From: [email protected] [mailto:[email protected]] On 
Behalf Of Brian McDonald
Sent: Wednesday, November 18, 2015 8:28 AM
To: [email protected]
Subject: Re: [mssms] RE: Patching 0365

Slick...

Let me ask a question. The problem is every "patch" you have, they inclement 
the product version, unless I am missing something.


Most of the complaints are that every time you do this, it requires an update 
to the files, and repackage, since the version changes from 15.0.4631.1004 to 
15.0.X.X.

If that makes sense?


I think if you use the ODT method, and create the install package so that the 
clients are installed and pointed to the update location internally, then all 
you need to do is download the updates to that folder, and the clients will 
check automatically at that location (on it schedule) and update accordingly 
automatically...no need to redeploy.


Or am I missing something?


Brian





Sent from my iPhone

On Nov 18, 2015, at 8:52 AM, Jason Sandys 
<[email protected]<mailto:[email protected]>> wrote:
This deserves its own blog post, but here's what I do.
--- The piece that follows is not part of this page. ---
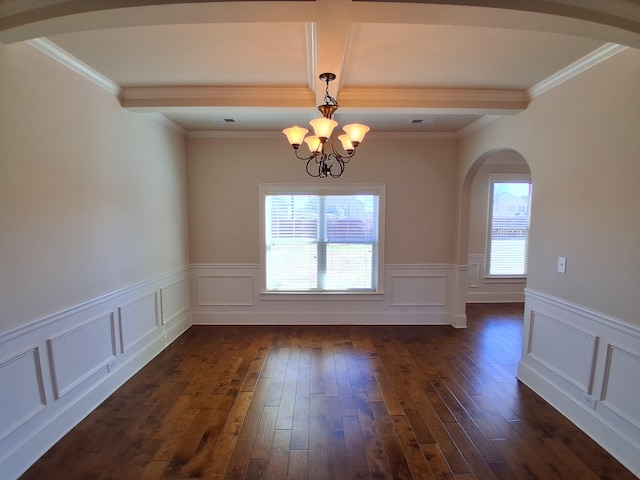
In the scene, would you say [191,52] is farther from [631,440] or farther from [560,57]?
[631,440]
First, here's the script that I use:

@ECHO OFF

IF /I NOT "%PROCESSOR_ARCHITECTURE%"=="amd64" (
                IF /I NOT "%PROCESSOR_ARCHITEW6432%" == "amd64" GOTO 32BIT )

:64BIT

reg add "HKLM\Software\Microsoft\Office\15.0\ClickToRun\Configuration" /v 
"updateurl" /t REG_SZ /d "%~dp0O365" /f /reg:64
"%PROGRAMFILES%\Microsoft Office 15\ClientX64\OfficeC2RClient.exe" /update user 
updatetoversion=15.0.4631.1004

GOTO END

:32BIT

reg add "HKLM\Software\Microsoft\Office\15.0\ClickToRun\Configuration" /v 
"updateurl" /t REG_SZ /d "%~dp0O365" /f
"%PROGRAMW6432%\Microsoft Office 15\ClientX64\OfficeC2RClient.exe" /update user 
updatetoversion=15.0.4631.1004

GOTO END

:END

This should be placed in a source directory and the updated O365 C2R files 
placed in a sub-directory called O365 (or whatever you want if you change the 
script). Create a package for this directory and a program with this batch file 
as the command-line. Set the package to run from DP (since you most likely 
don't want this to get cached down but you certainly could do that if you 
wanted to). Deploy. Done.

J


From: [email protected]<mailto:[email protected]> 
[mailto:[email protected]] On Behalf Of Brian McDonald
Sent: Wednesday, November 18, 2015 7:49 AM
To: [email protected]<mailto:[email protected]>
Subject: [mssms] Patching 0365

I have SCCM, and deploying Office 365. However each Office 365 client by 
default reaches out to the internet to update, causing a lot of traffic. I have 
found that Microsoft has an .admx file that will disable the automatic updating 
of Office 365, and the following blog post of how to use SCCM to update clients 
with Office 365. 
http://blogs.technet.com/b/ouc1too/archive/2014/09/05/patching-office-365-with-configuration-manager-2012-or-how-i-learned-to-stop-worrying-and-love-the-click2rclient.aspx
 .  By reading the comments, this looks like it might be more hit and miss than 
anything. I have also seen where you can use that .admx template to have 
clients update from a UNC path, but that becomes a manual updating of that 
path, and also the configuration of multiple GPOs and shares for all their 
sites. None of these solutions seems good for a client with 500 machines.
Has anyone implemented a patch management solution for Office 365 for clients? 
If so, can you share the details on how you did it?